* Istruzioni *
a) Ricopia dalla fonte il passo che va da "Chi muggisce piange" fino a "Non sprecare nulla.", quest'ultimo incluso.
b) Quali persone sono nominate nella fonte? Elencale tutte.

* Fonte *
● ● ● ● ●

Chi muggisce piange vive
perde.
*
Per le femmine
sarebbe stata meglio
la cremazione con l’acqua1
per far defluire l’ultima goccia
di latte. Non sprecare nulla.
Dalla prefazione di Bianca Nogara Notarianni – “Esplodiamo anche il linguaggio, allora“
[…] Le mucche se non le mungi esplodono (di gioia) si configura come diario di un tempo, come mappa di uno spazio, scanditi da brutalità che appaiono indicibili, eppure che si devono dire – nominare è, del resto, il gesto dovuto, pur davanti a creature compagne che spesso non hanno nome, e al quale però un nome va dato, restituito, nome che liberi finalmente anche da quell’ennesima gabbia che è il fatto di cronaca che appiattisce la singolare storia. Ogni volta unica, ci diceva Jacques Derrida, è la fine del mondo. Ogni volta uniche sono queste morti di cui Mastrototaro si mette all’ascolto, di cui Mastrototaro fa commiato. La poesia diventa così la voce – ripetizione del verso – nel quale questi smisurati lutti possano trovare non forse riposo, ma inesausta risonanza. Del resto era lo stesso Derrida che davanti alla domanda Che cos’è la poesia? indicava la forza di un segreto che riuscisse a unire il parlante a un essere «perso nell’anonimato, tra città e campagna», un «animale gettato in strada» – istrice. Cosa c’entra con la poesia?, rispondeva ancora, beh, c’entra perché il poetico è parola che si mette in viaggio, che non torna mai al discorso, appunto. E che quindi non può essere dimenticata: la poesia è detta appunto per non scordare. La poesia è proprio ciò che si può imparare dall’altro e dall’altra, apprendendo questo – che è un segreto, che è l’intimità nella simpatia: dolore, gioia, terrori condivisi, portati insieme – come sotto dettatura, e così a memoria.

● ● ● ● ●

* Dati estratti *

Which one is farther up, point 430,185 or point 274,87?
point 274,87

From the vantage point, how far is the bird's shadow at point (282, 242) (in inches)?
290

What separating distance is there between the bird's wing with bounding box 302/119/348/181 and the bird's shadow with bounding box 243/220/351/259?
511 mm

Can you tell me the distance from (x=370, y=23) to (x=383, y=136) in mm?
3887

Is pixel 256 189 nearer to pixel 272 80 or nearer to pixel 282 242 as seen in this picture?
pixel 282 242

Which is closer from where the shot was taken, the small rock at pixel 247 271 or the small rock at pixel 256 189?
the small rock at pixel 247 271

● ● ● ● ●

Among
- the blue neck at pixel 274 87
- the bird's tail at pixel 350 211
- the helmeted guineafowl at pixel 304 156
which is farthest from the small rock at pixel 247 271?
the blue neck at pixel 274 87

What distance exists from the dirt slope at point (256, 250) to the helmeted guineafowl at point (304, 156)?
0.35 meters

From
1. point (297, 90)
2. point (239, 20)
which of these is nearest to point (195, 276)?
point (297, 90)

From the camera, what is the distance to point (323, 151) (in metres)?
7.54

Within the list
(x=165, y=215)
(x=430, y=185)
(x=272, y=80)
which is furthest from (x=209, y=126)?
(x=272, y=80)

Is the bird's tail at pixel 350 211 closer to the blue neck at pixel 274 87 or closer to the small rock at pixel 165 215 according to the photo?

● ● ● ● ●

* Soluzioni *
a)
Chi muggisce piange vive
perde.
*
Per le femmine
sarebbe stata meglio
la cremazione con l’acqua1
per far defluire l’ultima goccia
di latte. Non sprecare nulla.

b) Bianca Nogara Notarianni, Jacques Derrida, Mastrototaro